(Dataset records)
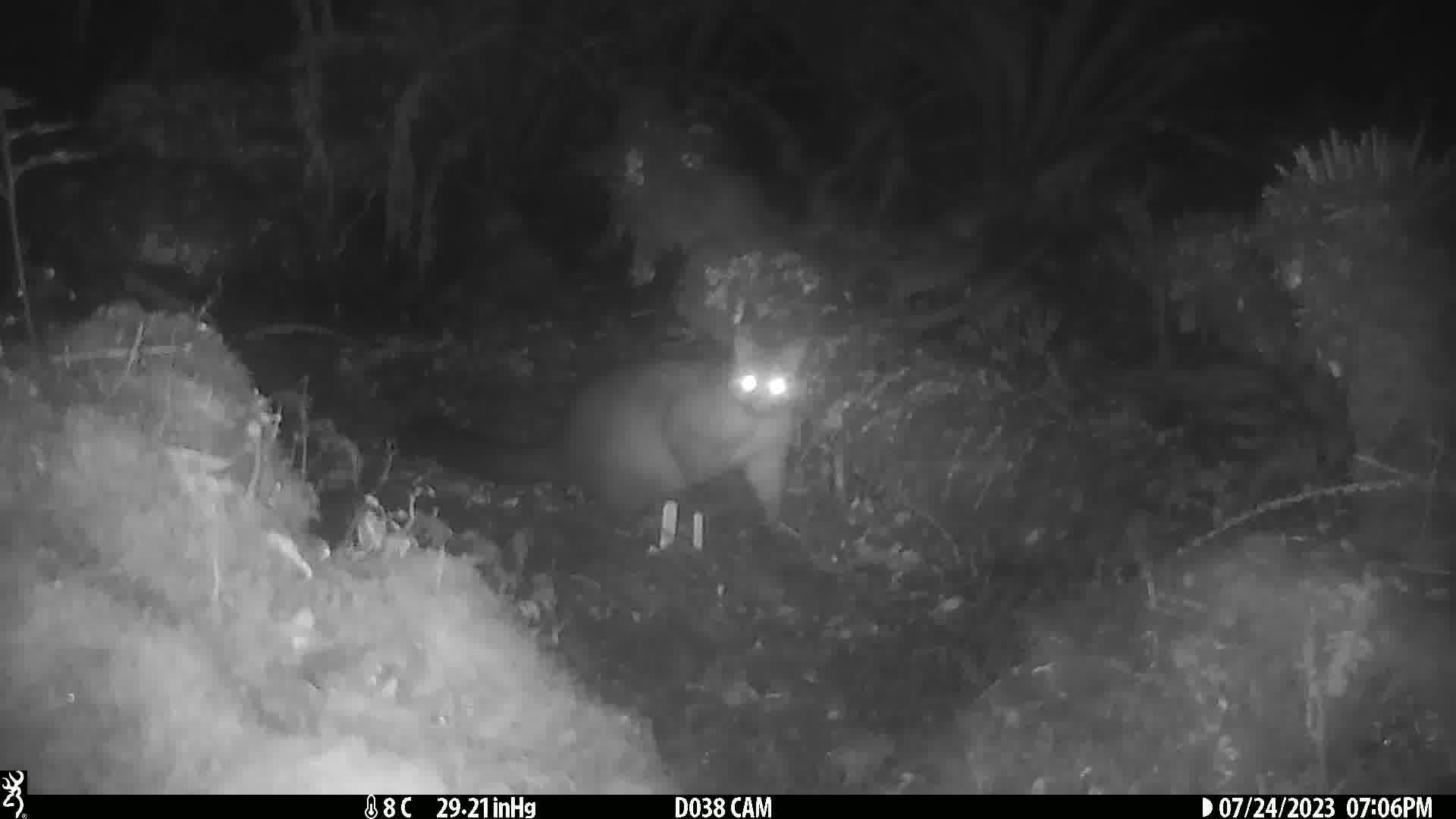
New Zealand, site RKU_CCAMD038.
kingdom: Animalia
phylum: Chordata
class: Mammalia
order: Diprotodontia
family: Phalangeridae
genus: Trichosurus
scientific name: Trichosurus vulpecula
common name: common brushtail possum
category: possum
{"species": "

* Problem to solve: Retype every record as it stands. None of the pictures should appear.

* Exercise answer:
New Zealand, site RKU_CCAMD038.
kingdom: Animalia
phylum: Chordata
class: Mammalia
order: Diprotodontia
family: Phalangeridae
genus: Trichosurus
scientific name: Trichosurus vulpecula
common name: common brushtail possum
category: possum
{"species": "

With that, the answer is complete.